◆ Extrait du texte:
--------------------------------
En Namibie, un modèle de conservation communautaire fragilisé

REPORTAGE « Parcs africains » (4/6). L’effondrement du tourisme international a mis en lumière les limites d’un mode de gestion communautaire censé réduire la pauvreté et protéger la biodiversité.

Demain, à l’aube, Marthinus Sanib prendra le chemin des sources. Six heures de marche pour atteindre les grands massifs ocre rouge qui se découpent à l’horizon, sur des plaines aux herbes blanchies, en ce début d’hiver austral, sec et glacial. A leur pied, dans le lit encore humide d’une rivière éphémère, il a rendez-vous avec de discrets rhinocéros noirs qui font partie des seuls à vivre encore en liberté en Afrique, en dehors des aires protégées et des réserves privées. « Le matin, les animaux se rapprochent pour boire. S’ils ne sont plus là, je suis leurs traces. Je connais bien leurs habitudes », explique en langue damara le ranger devant un rudimentaire campement où il vient de poser son paquetage pour prendre un service de vingt jours, isolé de tout, dans cet univers désolé et aride du nord-ouest de la Namibie, à 600 kilomètres de la capitale, Windhoek. Un environnement si hostile à l’homme que seuls d’austères éleveurs parviennent à y vivre.
--------------------------------
◆ Lignes:
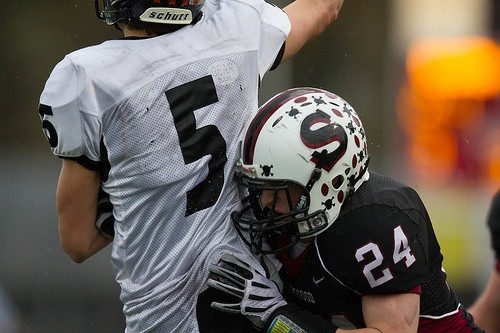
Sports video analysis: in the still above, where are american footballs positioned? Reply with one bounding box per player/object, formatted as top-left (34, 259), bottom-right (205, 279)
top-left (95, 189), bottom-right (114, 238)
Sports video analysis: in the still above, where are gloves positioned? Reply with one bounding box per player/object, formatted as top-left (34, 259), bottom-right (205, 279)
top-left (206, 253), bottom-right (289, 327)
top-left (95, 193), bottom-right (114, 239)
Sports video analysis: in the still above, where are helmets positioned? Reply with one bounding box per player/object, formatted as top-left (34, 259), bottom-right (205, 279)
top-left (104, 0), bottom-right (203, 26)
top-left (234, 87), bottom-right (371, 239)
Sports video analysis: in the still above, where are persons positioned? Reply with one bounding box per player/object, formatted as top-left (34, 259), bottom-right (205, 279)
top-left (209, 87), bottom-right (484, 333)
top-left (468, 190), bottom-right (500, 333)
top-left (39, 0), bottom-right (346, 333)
--------------------------------
◆ Énoncé:
Rédigez la suite du reportage sur la conservation communautaire en Namibie, en reprenant juste après sa dernière phrase.

◆ Réponse rédigée:
Pister ces géants pour s’assurer qu’ils sont en bonne santé, occuper le terrain pour éloigner les braconniers liés au crime organisé, qui écoulent à prix d’or vers l’Asie les cornes des mammifères abattus puis amputés : sanglé dans son uniforme kaki, visage rond et sourire timide, Marthinus Sanib maîtrise son métier et ses dangers. Avec 2 780 kilomètres parcourus et 432 observations de rhinocéros en une année, il s’est même vu décerner, en avril, avec trois autres lauréats, le titre de meilleur ranger parmi les bataillons mobilisés par les conservancies pour protéger la faune sauvage sur leur territoire.

Il n’existe pas de mot en français qui corresponde de manière précise aux conservancies, ces organisations locales, des zones de conservation communautaire auxquelles l’Etat namibien a transféré la gestion des ressources naturelles. Selon les régions, chacune regroupe des centaines voire des milliers d’éleveurs, parfois des agriculteurs. Il en existe 86 en Namibie. Elles couvrent quelque 180 000 kilomètres carrés, soit 20 % de la superficie du pays, comptent 230 000 membres et sont dotées de statuts dont l’objectif ambitieux est d’organiser une cohabitation rentable et durable avec des espèces souvent menacées et parfois dangereuses.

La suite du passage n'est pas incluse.